Regarding tomorrow's holiday, I'm afraid I might end up missing it completely, due to my work schedule. (If any publishers or shopowners want to send me some freebies, however, the address is up in the righthand corner there; I'd really like the one in the picture). There certainly seems to be a ton of great offerings this year, some of which I ran down previously here. Also, be sure to check out Living Between Wednesdays' insightful rundowns of two FCBD books, Little Archie and Mickey Mouse here.
I'd like to take this opportunity to state for the record one last time that DC giving away JLoA #0 on FCBD? Absolutely retarded.
Contrast it with Marvel's Dan Slott/Phil Jimenez Spidey book. The audience for the day is newbies, an audience likely consisting of three major demographics: kids, grown-ups who are interested in comics but not addicts and people who already read comics, but maybe not one company or one publisher's particular comic books. If any of these dig the Spidey book and want more Marvel Spider-Man comics, shopowners can easily send the kids to Marvel Adventures Spider-Man digests or singles or Spider-Man Loves Mary Jane digests or singles. If they're adults new to comics and mainly interested in Spidey from the movies, there are a ton of Ultimate Spider-Man trades to suggest. And if they're hardcore readers of supehero comics already, just not Spider-Man ones, well, there's the Marvel Universe Spider-Man. If they're like, "Wow, this writer rules, have any more by him?" then shopowners can push a Spider-Man/Human Torch digest their way.
Now if someone reads and enjoys JLoA #0 for some odd reason (it's basically a clip-show, consisting of clips that never happened, haven't happened yet and, in some cases, never will happen, drawn by an all-star cast of artists), and they want more, what can you offer them? If they just like the idea of the Trinity or the Justice Legue, there are trades galore. But if they like this Meltzer chap's writing, well, there's the continuity-heavy Archer's Quest, the conitnuity-heavy Identity Crisis (featuring a controversial rape scene, ethically repulsive behavior by our heroes and a cover-up by our heroes), or the first eight issues of JLoA, featuring a long, drawn-out, extremely violent storyline revolving around many characters whose heyday was in the late '70s/early '80s.

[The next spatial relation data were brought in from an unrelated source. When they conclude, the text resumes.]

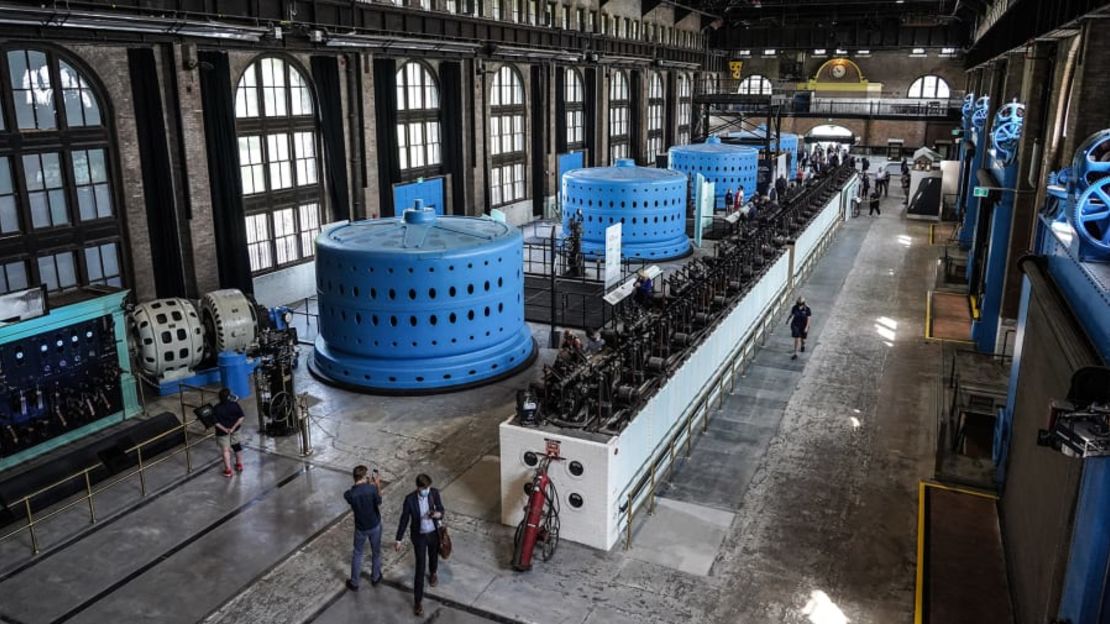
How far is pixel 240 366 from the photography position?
14.9m

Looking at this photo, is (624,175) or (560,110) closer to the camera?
(624,175)

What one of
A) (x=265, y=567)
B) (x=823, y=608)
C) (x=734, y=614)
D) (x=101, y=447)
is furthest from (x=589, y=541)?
(x=101, y=447)

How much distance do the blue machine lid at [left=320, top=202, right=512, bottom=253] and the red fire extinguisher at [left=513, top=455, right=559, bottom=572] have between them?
6.24m

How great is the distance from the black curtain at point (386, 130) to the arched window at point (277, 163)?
2493 mm

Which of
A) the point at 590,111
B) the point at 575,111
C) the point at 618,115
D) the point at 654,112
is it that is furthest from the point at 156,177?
the point at 654,112

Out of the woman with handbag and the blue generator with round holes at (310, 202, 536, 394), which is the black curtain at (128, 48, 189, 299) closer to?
the blue generator with round holes at (310, 202, 536, 394)

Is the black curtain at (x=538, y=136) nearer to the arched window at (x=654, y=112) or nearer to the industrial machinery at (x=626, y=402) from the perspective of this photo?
the arched window at (x=654, y=112)

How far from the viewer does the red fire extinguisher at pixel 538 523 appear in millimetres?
9477

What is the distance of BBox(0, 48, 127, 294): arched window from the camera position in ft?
49.5

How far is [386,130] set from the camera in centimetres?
2455

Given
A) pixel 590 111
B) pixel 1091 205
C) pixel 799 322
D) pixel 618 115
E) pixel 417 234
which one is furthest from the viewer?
pixel 618 115

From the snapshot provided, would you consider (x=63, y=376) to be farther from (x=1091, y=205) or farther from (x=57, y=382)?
(x=1091, y=205)

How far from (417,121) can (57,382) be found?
1637 centimetres

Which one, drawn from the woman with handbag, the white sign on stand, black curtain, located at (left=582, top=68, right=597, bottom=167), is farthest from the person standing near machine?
black curtain, located at (left=582, top=68, right=597, bottom=167)
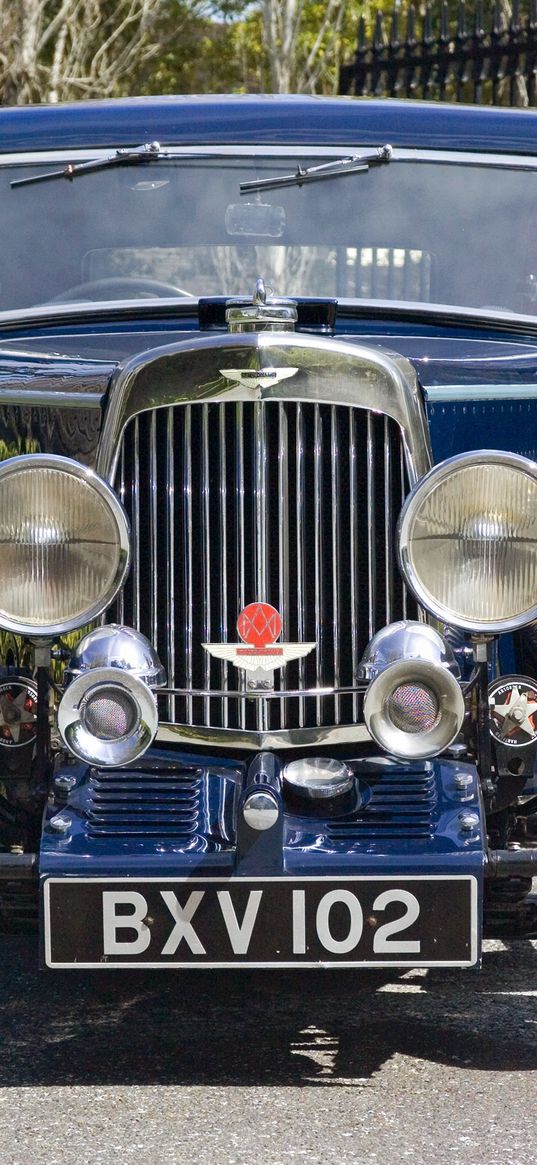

Those are three of the last story arcs I'd reccomend to people who haven't been reading DCU comics for 10 to 40 years already.
Me, I woulda reprinted Kurt Busiek's first Superman issue as a flip-book with Paul Dini's first Detective Comics issue, or maybe a preview of or specially-produced prologue to Jeff Smith's Shazam!: The Monster Society of Evil, or, hell, Mark Waid's best eleven 52 back-up stories.
But no one at DC ever asks my advice on these sorts of things.
Regarding the quote from Mike D'Angelo: isn't Indiana Jones and the Last Crusade sort of the exception to the second sequel rule? Granted, including Indy's dad as one of the main characters is high-concept, but as I recall it was much better received than its predecessor, Indiana Jones and the Temple of Doom . By the fans, at least.
ReplyDeleteI know Last Crusade is pretty popular, and generally more well-liked than Temple, but not here at EDILW HQ--I think Temple of Doom is the greatest acheivement of human civilzation.